14 FIB in N.Y. (ニューヨークのうそ)
    <1>
    相変わらず暗い店内に大音量でJAZZが流れている。
    その暗さに音が溶け込み、音の輪郭を消している。
    まるで空間全体から音が聞こえてくるようだ。
    ここはCafe&Bar・ROOTDOWN
    メインメニューはJAZZ
    流れているのはレス・ポールの「How High The Moon」だ。
    私は以前たった一度だけ訪れた12月の寒いN・Yを思い出していた。
    
    <2>
    おそらくチケットは売り切れているだろう。
    しかしこんな機会はめったにない。
    いや、一生無いかも知れない。
    何しろここはN・Yなのだから。
    タブロイド紙でたまたま見つけたライブハウスにレス・ポールの名前があった。
    偶然とはいえ、一度目にしてしまったら矢も盾もたまらず、
    そのままホテルを出てイエローキャブを拾った。
    赤信号でも平気で渡るニューヨークっ子にイラつきながら、
    やっとお目当てのBarに着いた時は3時を廻っていた。
    開いていた?と言うより夜の仕込みやライブの準備をしていたのだ。
    話をすると、当然の如くチケットはSOLDOUTだった。
    「ただ、運がよければ、カウンターで音を聞くことだけはできる。しかも水割り一杯の値段で」と、
    店の人間が洒落たことを教えてくれた。
    確かにそのカウンターにはスツールが5つあるだけだった。
    その店は入ってすぐにカウンターが横に伸びている。その後ろは厨房か?
    そしてカウンターと並んでステージがあった。
    カウンターからステージはほとんど見えない。
    無理をすればミュージシャンの横顔くらい見える、そんな位置だ。
    7時の開演の20分前にもう一度、そのライブハウスに行った。
    入るとカウンターには赤いハイネックの老人がひとり、背中を向けてコーヒーを飲んでいた。

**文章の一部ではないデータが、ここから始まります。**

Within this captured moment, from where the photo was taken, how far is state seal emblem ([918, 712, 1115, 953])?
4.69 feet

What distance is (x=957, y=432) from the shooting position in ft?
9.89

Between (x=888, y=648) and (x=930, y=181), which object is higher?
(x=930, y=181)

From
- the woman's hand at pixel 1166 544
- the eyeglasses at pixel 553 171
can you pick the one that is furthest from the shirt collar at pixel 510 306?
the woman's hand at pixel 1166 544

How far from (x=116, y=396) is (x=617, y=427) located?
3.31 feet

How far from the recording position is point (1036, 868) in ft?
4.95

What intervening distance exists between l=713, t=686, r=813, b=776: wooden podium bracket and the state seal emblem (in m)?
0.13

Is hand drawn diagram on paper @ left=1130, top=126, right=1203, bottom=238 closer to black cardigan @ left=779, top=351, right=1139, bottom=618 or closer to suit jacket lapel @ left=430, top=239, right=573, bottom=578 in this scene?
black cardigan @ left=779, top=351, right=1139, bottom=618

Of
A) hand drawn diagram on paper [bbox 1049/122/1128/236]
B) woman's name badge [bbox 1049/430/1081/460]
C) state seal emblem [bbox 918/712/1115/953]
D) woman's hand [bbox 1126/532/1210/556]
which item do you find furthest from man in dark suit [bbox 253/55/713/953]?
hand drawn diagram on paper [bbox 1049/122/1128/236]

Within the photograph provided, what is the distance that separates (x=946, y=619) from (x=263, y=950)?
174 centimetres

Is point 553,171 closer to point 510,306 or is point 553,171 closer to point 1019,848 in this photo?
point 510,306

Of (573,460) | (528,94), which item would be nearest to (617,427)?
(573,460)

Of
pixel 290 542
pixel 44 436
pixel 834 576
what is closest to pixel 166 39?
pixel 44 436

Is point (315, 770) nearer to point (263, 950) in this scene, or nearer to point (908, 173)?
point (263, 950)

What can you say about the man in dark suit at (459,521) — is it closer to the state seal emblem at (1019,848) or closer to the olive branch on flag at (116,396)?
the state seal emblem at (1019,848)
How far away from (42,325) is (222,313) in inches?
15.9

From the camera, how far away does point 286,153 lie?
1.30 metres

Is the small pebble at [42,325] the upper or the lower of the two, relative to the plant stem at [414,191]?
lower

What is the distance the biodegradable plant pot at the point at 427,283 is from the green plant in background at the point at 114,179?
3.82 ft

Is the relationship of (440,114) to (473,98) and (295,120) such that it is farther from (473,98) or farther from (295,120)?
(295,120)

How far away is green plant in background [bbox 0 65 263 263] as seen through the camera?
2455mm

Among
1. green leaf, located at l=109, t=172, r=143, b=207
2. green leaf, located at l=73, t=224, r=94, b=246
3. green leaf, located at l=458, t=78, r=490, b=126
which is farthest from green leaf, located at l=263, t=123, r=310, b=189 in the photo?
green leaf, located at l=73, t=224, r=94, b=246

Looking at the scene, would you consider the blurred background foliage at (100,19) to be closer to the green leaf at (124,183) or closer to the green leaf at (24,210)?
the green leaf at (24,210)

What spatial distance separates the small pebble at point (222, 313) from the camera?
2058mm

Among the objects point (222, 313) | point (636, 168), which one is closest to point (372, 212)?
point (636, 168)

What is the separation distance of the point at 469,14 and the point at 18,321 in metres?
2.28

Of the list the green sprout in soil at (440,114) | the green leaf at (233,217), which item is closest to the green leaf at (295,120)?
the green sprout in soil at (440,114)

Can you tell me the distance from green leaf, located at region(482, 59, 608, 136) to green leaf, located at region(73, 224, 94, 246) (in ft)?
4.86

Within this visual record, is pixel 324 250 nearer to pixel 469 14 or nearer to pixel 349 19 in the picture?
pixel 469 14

    客席に明かりが点いていて、やっと全体が見えた。
    30人くらいがせいぜいか、思ったより小さい。
    こんなところで毎日、有名なミュージシャンがライブをしているのか?
    日本では考えられない。
    連れと二人、カウンターが空いていることに幸運を感じ、
    座ろうとしてふと、その赤いハイネックの老人を再び見た。
    何とその老人が我々のお目当てのギターの神様―レス・ポールだった。
    連れはそのミュージシャンの熱狂的なファンで、それなりに言葉は話せるはずだが、
    突然の幸運に、脳と言語が一致しなくなってしまったらしい。
    こんなチャンスは2度とない。私はつたない英語で話しかけた。
    突然後ろから声がかかった。
    どこから現れたのか、いやそこに最初からいたのかも知れないが、
    私たちの目に入ってなかっただけなのかもしれない。
    「話しかけるな!」と言う意味の言葉を吐いた。
    それを止めたのが実はレス・ポール本人だった。
    まあ、まあと言う感じのジェスチャーでそのマネージャーらしき男を押さえた。
    私はこの時とばかり、「あなたに会いに、わざわざ日本から来たのだ。
    残念ながらチケットは取れなかったが、ここで聞かせてもらいたい」と言った。
    わざわざ来たのはうそだが、ここはN・Y、自由の女神も許してくれるだろう。
    レス・ポールは、そのうそに喜んでくれた。
    さらに私はだめもとで、出来れば写真を撮らせてくれと言うと、
    あまりも簡単に「OK!」とやさしい笑顔で言った。
    またマネージャーらしき男が口を挟んだが、ミュージシャンはまたそれも制した。
    三枚の写真を撮った。
    連れとミュージシャン、私とミュージシャン。
    最後の一枚は、嫌がるマネージャーにミュージシャンは私たち3人のシャッターを切らせた。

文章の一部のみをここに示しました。